=== Tugas dan Latihan ===
1 – Jawab pertanyaan berikut berdasarkan tulisan tentang riba. Tandai jawaban dengan huruf yang sama.
(a) Di rubrik apa tulisan ini dimuat?
(b) Pada hari, tanggal, dan pukul berapa tulisan ini diterbitkan?
(c) Orang yang terlibat dalam riba disebut apa?
2 – Salin dengan tepat bagian tulisan tentang riba yang dimulai dengan "Hikmah keharaman riba" dan berlanjut hingga "menyimpang dari kebenaran.".

=== Kutipan Tulisan ===
------
Syariah

Hikmah di Balik Keharaman Riba

NU Online  ·  Ahad, 27 Oktober 2024 | 17:00 WIB

Hikmah di Balik Keharaman Riba

Hikmah keharaman riba (NU Online).

Riba merupakan transaksi terlarang dalam agama Islam. Orang yang terlibat pun disebut pelaku dosa besar. Harta yang dihasilkan melalui praktik riba tidak mendapatkan keberkahan. Sebab riba merupakan transaksi yang menyimpang dari kebenaran.
------
=== Data ===
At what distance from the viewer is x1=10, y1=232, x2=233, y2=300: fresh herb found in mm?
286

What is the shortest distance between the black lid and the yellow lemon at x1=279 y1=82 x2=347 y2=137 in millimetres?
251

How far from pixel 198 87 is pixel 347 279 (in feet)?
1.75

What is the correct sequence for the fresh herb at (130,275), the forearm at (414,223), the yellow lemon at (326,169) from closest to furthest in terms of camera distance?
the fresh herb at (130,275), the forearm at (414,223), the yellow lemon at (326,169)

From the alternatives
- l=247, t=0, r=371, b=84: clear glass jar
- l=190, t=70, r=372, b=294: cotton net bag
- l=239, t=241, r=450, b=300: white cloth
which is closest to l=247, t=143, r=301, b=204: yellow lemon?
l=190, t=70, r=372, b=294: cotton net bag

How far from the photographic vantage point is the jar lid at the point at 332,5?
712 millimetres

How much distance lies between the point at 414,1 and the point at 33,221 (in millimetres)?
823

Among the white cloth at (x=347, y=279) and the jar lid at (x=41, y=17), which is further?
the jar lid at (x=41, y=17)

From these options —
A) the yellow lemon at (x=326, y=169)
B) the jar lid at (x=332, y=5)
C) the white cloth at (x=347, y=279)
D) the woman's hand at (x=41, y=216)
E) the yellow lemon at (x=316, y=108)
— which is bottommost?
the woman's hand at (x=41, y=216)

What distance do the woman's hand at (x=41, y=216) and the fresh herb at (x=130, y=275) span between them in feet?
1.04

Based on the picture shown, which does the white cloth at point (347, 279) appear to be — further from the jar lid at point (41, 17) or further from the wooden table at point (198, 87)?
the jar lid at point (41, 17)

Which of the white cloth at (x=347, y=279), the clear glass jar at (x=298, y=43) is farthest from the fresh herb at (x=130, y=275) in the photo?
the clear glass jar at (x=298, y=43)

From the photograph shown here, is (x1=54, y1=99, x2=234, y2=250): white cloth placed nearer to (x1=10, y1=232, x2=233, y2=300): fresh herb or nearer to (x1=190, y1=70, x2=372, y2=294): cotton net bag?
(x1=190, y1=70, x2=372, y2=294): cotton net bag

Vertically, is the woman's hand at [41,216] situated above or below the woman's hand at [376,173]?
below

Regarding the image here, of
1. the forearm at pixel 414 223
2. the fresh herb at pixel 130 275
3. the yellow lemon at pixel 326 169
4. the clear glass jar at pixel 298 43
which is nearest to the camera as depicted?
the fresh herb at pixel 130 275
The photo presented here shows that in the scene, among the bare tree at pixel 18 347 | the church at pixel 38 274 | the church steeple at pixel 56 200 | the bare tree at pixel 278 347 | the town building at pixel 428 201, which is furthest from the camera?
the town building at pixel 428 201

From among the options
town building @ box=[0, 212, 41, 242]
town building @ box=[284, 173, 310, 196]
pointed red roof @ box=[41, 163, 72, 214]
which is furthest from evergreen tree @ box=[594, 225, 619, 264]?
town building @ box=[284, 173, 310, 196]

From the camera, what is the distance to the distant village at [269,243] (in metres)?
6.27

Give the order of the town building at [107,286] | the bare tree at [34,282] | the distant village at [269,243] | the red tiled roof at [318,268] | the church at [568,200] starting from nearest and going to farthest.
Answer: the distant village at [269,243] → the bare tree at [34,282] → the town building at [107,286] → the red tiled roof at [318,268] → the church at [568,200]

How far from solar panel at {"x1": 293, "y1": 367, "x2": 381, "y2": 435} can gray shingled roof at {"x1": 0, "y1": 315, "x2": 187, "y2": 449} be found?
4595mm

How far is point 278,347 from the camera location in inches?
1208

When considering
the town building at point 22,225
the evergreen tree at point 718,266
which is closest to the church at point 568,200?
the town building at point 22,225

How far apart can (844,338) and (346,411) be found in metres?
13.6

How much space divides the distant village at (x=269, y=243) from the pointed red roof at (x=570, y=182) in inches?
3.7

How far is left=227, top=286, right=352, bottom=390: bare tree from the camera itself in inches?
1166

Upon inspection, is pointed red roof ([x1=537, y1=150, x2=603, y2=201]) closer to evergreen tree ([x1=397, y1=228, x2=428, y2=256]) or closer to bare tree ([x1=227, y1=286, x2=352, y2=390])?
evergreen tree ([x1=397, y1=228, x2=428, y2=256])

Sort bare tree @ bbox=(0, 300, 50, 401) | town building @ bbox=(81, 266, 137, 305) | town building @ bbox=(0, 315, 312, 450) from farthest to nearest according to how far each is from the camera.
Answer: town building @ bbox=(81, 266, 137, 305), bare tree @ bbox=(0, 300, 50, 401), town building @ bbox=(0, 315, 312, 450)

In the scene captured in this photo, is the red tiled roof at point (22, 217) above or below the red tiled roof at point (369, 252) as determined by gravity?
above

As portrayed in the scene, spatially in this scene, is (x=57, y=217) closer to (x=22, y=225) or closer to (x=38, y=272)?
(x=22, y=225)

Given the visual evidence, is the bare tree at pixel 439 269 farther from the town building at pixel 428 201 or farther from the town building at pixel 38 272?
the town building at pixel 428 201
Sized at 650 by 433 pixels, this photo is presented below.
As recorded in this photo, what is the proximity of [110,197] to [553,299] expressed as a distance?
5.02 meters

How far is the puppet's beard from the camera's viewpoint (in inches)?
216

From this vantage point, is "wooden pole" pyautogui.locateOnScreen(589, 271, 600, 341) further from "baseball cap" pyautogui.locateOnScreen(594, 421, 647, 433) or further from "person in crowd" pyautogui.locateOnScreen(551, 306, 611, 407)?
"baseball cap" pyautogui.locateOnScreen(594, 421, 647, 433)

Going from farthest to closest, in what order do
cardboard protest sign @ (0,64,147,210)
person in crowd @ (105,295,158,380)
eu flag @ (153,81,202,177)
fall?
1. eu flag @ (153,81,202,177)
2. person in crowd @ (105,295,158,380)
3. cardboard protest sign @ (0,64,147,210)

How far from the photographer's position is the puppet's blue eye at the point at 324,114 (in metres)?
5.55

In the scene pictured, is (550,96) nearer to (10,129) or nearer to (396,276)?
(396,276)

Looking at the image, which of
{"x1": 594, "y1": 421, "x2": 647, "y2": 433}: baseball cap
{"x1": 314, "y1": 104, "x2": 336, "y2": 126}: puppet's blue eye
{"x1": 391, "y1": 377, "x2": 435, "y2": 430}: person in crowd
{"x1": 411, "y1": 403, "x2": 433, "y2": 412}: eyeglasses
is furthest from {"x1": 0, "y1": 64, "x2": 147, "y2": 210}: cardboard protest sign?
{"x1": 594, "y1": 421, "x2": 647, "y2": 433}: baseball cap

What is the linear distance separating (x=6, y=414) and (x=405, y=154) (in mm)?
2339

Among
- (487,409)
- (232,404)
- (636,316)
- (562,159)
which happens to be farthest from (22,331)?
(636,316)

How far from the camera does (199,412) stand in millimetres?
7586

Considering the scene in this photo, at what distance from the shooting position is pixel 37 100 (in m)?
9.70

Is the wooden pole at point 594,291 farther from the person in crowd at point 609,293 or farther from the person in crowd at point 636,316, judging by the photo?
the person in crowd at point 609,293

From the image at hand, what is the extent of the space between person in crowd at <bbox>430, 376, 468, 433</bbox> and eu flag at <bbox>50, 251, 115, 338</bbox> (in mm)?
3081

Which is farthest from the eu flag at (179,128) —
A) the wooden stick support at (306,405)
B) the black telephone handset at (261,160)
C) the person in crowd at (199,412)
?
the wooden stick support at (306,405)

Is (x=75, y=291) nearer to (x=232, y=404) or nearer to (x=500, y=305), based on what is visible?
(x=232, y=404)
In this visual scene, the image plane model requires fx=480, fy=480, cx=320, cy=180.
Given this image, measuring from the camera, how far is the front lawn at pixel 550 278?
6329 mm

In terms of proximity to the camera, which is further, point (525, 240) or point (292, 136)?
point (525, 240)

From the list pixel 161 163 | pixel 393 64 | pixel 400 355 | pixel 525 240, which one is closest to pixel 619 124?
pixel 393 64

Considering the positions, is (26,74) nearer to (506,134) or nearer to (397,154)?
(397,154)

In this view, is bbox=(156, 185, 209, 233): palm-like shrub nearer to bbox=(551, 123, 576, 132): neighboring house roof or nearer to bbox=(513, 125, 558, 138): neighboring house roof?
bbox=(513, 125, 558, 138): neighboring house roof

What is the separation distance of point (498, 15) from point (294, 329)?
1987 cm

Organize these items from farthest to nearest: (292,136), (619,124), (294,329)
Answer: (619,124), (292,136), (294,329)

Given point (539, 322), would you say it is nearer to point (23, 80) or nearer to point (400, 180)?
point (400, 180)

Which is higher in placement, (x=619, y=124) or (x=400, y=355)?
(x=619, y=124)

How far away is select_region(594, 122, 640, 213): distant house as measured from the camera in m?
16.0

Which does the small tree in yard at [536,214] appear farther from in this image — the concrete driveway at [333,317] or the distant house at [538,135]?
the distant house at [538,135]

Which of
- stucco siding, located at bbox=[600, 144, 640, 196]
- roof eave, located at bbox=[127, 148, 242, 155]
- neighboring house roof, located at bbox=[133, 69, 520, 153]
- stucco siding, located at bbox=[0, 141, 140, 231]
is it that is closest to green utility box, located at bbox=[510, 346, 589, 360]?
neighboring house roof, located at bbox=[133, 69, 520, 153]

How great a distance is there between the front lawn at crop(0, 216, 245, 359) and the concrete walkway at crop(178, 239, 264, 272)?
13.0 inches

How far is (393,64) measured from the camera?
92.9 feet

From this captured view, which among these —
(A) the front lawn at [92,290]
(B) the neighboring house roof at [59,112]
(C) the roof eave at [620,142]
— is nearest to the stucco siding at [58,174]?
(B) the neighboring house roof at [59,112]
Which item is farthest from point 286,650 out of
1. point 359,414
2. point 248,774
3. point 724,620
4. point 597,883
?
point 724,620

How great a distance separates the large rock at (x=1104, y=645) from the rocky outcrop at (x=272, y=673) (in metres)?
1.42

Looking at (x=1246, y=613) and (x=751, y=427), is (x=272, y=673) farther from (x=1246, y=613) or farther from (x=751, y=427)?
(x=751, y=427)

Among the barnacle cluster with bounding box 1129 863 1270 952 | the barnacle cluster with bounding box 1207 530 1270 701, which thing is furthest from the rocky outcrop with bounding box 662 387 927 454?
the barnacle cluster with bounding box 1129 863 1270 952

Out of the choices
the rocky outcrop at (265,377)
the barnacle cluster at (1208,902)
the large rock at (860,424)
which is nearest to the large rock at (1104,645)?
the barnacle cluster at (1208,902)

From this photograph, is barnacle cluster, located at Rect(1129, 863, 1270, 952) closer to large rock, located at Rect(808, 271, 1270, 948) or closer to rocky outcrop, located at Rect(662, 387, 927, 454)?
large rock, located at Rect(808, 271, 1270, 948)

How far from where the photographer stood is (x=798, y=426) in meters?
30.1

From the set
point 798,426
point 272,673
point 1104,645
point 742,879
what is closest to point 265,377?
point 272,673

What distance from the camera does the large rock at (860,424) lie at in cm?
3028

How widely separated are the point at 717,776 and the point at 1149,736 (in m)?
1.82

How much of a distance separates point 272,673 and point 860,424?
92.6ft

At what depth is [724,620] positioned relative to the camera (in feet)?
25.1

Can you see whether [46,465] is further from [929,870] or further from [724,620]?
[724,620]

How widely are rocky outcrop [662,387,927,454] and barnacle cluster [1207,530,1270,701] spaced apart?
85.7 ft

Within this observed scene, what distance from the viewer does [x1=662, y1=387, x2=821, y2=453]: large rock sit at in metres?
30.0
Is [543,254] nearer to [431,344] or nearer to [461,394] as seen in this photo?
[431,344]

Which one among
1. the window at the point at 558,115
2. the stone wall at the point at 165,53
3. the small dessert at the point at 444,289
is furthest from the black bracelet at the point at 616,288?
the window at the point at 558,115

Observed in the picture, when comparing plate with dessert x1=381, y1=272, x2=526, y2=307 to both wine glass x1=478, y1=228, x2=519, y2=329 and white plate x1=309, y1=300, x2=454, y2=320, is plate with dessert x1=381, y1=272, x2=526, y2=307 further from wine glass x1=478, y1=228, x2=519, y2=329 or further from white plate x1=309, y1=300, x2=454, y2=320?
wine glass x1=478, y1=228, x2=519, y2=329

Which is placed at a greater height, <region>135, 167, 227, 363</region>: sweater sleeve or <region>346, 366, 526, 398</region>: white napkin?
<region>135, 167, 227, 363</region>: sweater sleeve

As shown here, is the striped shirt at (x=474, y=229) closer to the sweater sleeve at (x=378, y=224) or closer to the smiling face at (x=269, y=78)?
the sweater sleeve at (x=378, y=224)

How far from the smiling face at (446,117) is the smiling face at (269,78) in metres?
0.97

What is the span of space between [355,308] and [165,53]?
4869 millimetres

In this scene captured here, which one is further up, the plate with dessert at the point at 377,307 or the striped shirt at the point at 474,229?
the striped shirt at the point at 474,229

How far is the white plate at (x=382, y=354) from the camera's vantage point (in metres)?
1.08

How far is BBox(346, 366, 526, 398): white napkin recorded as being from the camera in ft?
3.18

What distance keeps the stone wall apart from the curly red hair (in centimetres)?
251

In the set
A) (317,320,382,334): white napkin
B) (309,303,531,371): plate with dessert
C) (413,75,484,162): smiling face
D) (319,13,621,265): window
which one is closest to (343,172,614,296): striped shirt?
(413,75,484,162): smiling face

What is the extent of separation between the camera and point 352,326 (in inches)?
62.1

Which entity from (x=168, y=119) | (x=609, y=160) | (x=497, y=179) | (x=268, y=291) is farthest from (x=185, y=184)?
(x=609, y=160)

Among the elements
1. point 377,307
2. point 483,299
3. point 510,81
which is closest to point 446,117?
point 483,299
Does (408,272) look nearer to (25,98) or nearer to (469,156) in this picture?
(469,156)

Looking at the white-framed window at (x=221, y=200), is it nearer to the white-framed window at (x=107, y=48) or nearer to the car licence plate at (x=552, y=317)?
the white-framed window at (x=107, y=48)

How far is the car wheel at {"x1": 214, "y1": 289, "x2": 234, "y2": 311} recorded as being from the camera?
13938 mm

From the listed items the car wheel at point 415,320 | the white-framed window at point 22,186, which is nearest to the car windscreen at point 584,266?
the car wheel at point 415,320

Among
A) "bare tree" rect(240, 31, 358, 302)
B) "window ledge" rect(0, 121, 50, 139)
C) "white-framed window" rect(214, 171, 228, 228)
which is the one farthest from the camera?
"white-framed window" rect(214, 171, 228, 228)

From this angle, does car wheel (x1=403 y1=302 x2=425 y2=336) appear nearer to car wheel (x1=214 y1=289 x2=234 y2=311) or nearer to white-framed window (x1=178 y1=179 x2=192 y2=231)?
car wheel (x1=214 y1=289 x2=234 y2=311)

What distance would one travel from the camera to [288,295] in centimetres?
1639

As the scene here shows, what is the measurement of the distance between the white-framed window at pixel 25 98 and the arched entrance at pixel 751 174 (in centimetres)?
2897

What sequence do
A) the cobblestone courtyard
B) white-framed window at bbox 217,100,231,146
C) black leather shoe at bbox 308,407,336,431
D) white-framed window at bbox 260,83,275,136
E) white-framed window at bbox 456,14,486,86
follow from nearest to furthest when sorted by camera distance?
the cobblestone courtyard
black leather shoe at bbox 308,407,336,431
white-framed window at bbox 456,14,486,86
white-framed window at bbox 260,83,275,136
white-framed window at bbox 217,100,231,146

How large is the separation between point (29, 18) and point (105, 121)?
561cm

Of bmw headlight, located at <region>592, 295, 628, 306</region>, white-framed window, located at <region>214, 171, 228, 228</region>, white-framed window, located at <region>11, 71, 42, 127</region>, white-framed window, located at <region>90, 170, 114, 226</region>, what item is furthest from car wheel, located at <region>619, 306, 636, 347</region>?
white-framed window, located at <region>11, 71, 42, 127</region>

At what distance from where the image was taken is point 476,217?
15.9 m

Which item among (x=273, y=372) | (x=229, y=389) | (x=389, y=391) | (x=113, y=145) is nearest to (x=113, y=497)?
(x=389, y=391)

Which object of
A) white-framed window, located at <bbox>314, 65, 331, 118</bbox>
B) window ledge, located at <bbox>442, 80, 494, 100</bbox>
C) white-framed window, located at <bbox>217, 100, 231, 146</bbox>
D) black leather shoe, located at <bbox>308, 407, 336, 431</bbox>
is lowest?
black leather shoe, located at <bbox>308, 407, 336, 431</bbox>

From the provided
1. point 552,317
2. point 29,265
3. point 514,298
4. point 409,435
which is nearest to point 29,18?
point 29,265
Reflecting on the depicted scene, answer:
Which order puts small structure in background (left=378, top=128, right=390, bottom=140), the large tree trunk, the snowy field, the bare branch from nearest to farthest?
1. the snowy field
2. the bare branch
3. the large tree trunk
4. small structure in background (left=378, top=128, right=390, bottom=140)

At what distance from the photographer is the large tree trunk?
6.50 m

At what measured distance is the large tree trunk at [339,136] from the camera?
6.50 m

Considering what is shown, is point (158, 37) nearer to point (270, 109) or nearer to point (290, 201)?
------
=== Jawaban ===
1 –
(a) Syariah.
(b) Ahad, 27 Oktober 2024, pukul 17:00 WIB.
(c) Pelaku dosa besar.

2 –
Hikmah keharaman riba (NU Online).

Riba merupakan transaksi terlarang dalam agama Islam. Orang yang terlibat pun disebut pelaku dosa besar. Harta yang dihasilkan melalui praktik riba tidak mendapatkan keberkahan. Sebab riba merupakan transaksi yang menyimpang dari kebenaran.